Acı çekenlerin acılarını keşke elimden gelse de hemen dindirsem, diye düşünürüm. İsterim ki, kimse zulüm görmesin, kimse çaresiz durumlara düşmesin, kimse acı çekmesin. Herkes mutlu olsun, şu kısacık hayatta. Mutlu yaşasın, huzurlu yaşasın…

Böyle bir ruh yapısına sahip olmakla birlikte, bir ömür hiç kimseye el şakası yapmadım. Kimsenin de bana yapmasına izin vermedim. Şakaların da hep düzeyli, derinlikli, mizah dolu olmasını istedim. Uzatmayayım sözü; ben ömrümde hiçbir erkekle böylesi bir görünüm oluşturacak şekilde el ele tutuşmadım. Bunu düşünmedim bile.
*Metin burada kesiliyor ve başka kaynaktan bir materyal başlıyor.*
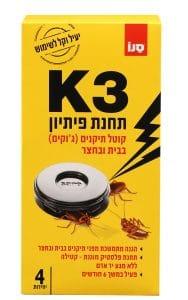 K3 תחנת פיתיון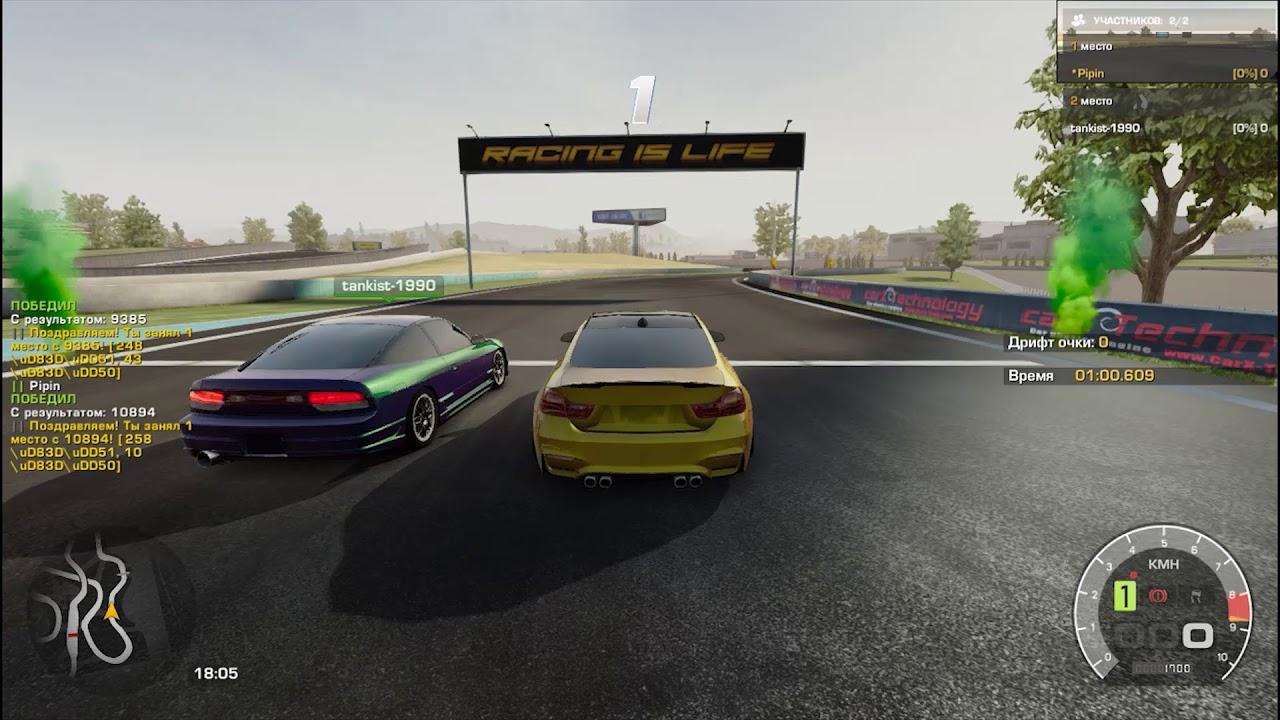 Carx Drift Racing Online Multiplayerkeyboard Youtube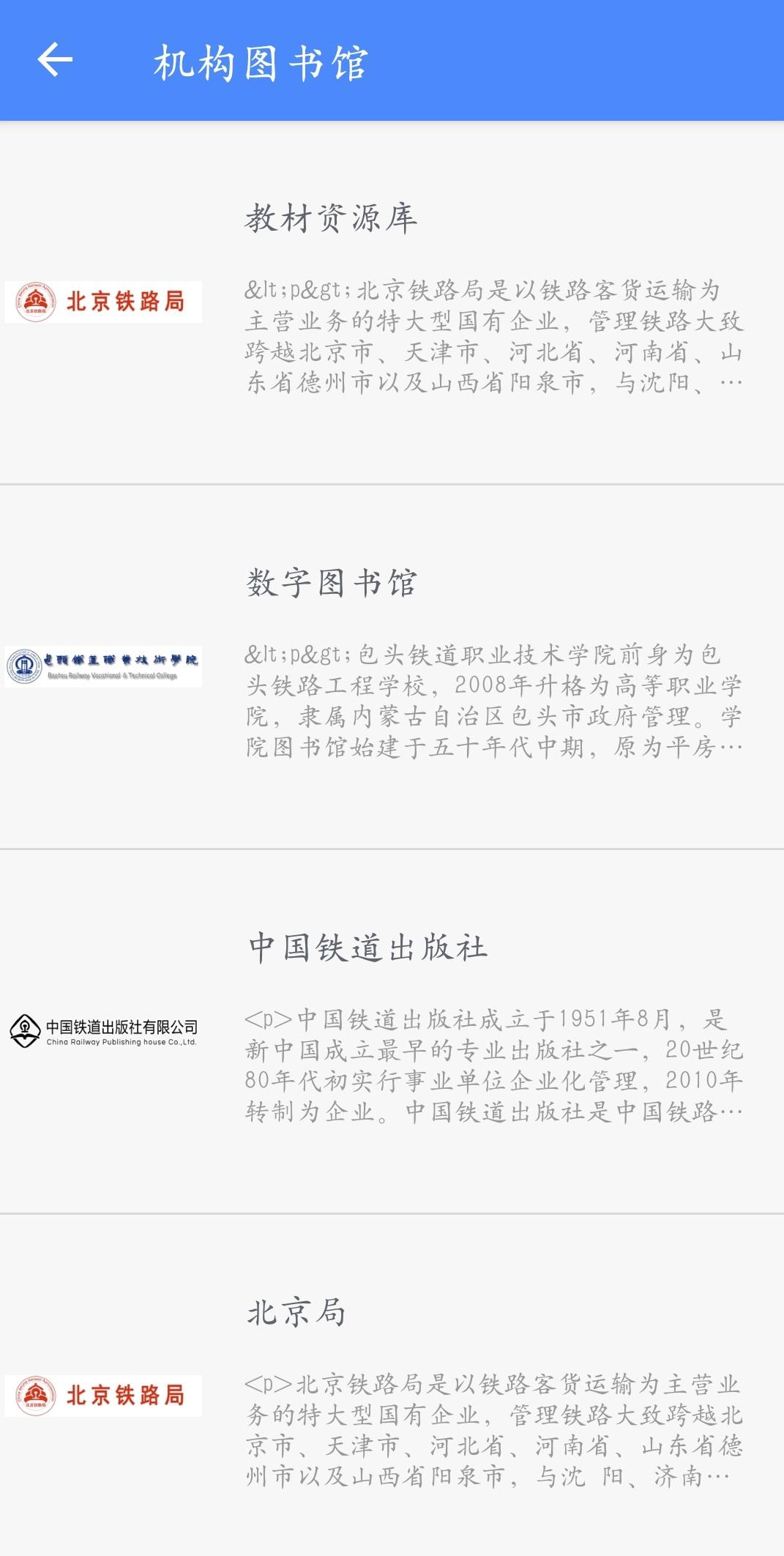 中铁客户端截图3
Böylesi durumları hep halkımızın “esnaf şakası” diye tanımladığı içerikte bildim. Hani der ya halkımız: “Enseye tokat…” İşte öyle bir şey bu da, bizce.

Fotoğraftaki kişileri hemen tanıdınız tabiî. Biri, malum, Kaçak Saraylı Reis’in “Adalet” Bakanı. Öbürü de Sorosçu Kemal’in Yeni CHP’sinin “Grup Başkanvekili”.

Görüldüğü gibi, arkadaşlar, ikisinde de; “kalite kallavi, fiyat yüzde elli”.

Evet, burjuva siyasetinin kokuşmuşluğu, soysuzlaşması, çürümüşlüğü, madrabazlığı açısından her ikisinde de kalite kallavi…

Enteresandır, resim art arda halk deyimleri çağrıştırıyor bizde. İkisinin de birbirine uymuşluğu… Halkımız da hani der ya bu tür durumlar karşısında: “Böyle başa böyle tarak…”, diye… Birbirlerine karşı öyle bir vaziyet oluşmuş resimde.

Kaçak saraylı Reis ve avanesi, 14 yıldan bu yana durup dinlenmeden ABD’nin yönlendirmesiyle, Pensilvanyalı İmam’ın cemaatinin desteğiyle ve bilumum cemaatlerle birlikte, saldırmış Laik Cumhuriyet’e. Birinci Kuvayimilliye’ye, onun önderlerine, komutanlarına, Mustafa Kemal’e, İsmet İnönü’ye ve silah arkadaşlarına.

Ne Laik Cumhuriyet bırakmış, ne Laik eğitim. İmam Hatiplere, Kur’an Kurslarına, daha da açığı Medreselere dönüştürmüş bütün devlet okullarını. Ordu bırakmadı, Yargı bırakmadı, tüm Adli Sistemi AKP’giller’in hukuk bürolarına döndürdü. Polis Teşkilatını seçme koruma ordusuna döndürdü. İstihbarat örgütlerini… Çökertti Laik Cumhuriyet’in tüm kurumlarını, özetçe. Ortadoğu’da 10 milyon civarında masum Müslüman insanın ABD ve AB Emperyalist haydutları tarafından katledilmesinde onlara taşeronluk etti. Suç ortaklığı etti onlarla. IŞİD’e, El Nusra’ya, ÖSO’ya hem silah gönderdi her türden, hem de dünyanın her yerinden CIA tarafından derlenmiş Yezid Dincisi meczupların Türkiye’den Suriye’ye geçirilmesinde aracılık etti. Savaş suçu da işledi açıdan.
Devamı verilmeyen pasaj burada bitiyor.